Youzan’s revenue growth relies on its ability to grow the number of Paying Merchants, and more importantly GMV, which is the total value of goods and services sold on its platforms.
Youzan’s success ultimately relies on the success of merchants using its services.
As of the last half-year report, it achieved an incredible 110% and 47.3% year-on-year growth in GMV and Paying Merchants.
Are there any red flags?
Youzan has only been in the SaaS business for a short time, previously active in third-party payment services and general trading.
It only changed its strategic focus to SaaS merchant services since acquiring 51% of Qima Holdings Limited (Qima) in April 2018. Therefore, it doesn’t have a long track record.
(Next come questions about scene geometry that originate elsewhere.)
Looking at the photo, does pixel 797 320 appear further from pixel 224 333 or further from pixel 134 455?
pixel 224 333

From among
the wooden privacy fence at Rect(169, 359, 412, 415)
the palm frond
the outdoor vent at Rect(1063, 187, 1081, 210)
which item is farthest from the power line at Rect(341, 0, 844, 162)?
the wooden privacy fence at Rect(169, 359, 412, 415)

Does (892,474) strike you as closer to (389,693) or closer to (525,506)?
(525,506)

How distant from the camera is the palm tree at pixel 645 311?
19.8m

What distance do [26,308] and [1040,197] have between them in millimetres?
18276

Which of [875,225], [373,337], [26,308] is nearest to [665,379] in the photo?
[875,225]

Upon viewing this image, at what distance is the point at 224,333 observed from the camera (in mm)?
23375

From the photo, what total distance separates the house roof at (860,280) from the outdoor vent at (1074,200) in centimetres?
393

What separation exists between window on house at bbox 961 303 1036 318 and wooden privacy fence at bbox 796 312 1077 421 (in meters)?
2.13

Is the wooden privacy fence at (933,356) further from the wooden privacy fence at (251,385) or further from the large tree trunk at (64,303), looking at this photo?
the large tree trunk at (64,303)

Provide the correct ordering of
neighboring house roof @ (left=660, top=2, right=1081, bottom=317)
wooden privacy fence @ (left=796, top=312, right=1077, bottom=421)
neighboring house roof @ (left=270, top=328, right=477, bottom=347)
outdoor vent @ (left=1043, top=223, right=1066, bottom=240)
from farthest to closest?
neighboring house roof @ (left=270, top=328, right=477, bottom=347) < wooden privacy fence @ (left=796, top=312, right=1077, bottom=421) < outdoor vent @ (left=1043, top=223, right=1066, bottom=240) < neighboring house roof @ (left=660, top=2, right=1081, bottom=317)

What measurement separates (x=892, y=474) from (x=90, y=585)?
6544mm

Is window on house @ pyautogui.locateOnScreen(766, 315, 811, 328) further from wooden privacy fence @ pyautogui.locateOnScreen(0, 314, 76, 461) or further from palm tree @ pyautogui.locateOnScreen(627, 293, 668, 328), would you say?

China’s merchant service landscape is filled with competitors including Youshop, Lewaimai, and Weimob. Some investors may prefer Weimob Inc (SEHK: 2013), which is supported by the tech giant Tencent Holdings Ltd (SEHK:700)
One exciting development is that Baidu Inc (NASDAQ: BIDU) has bought a minority stake in Qima, the subsidiary of Youzan. This shows Baidu’s confidence in Youzan and will bring opportunities to cooperate with the tech giant.
Youzan, while growing fast, is still loss-making with a loss of HK$230 million (US$29.6 million) in 1H20 and HK$915 million for full-year 2019.
As a result, it’s had to issue new stock with a 27% increase in issued shares since March 2019, which is not ideal for shareholders who have been diluted.
On the positive side, while still loss-making, the losses are narrowing and surprisingly in H1 2020 showed a positive operating cash flow of HK$83 million.
Furthermore, it’s common for growth companies to issue stock or take on debt to grow while the market opportunity is hot.
Youzan is a hot stock in a hot sector. But competition is fierce and at this stage, it’s difficult to say who will gain a strong foothold.
It is promising to see that Youzan continues to reduce losses and has reported positive operating cash flow.
For me, Youzan remains a high risk, high reward stock. The question for investors is: what is their own risk appetite?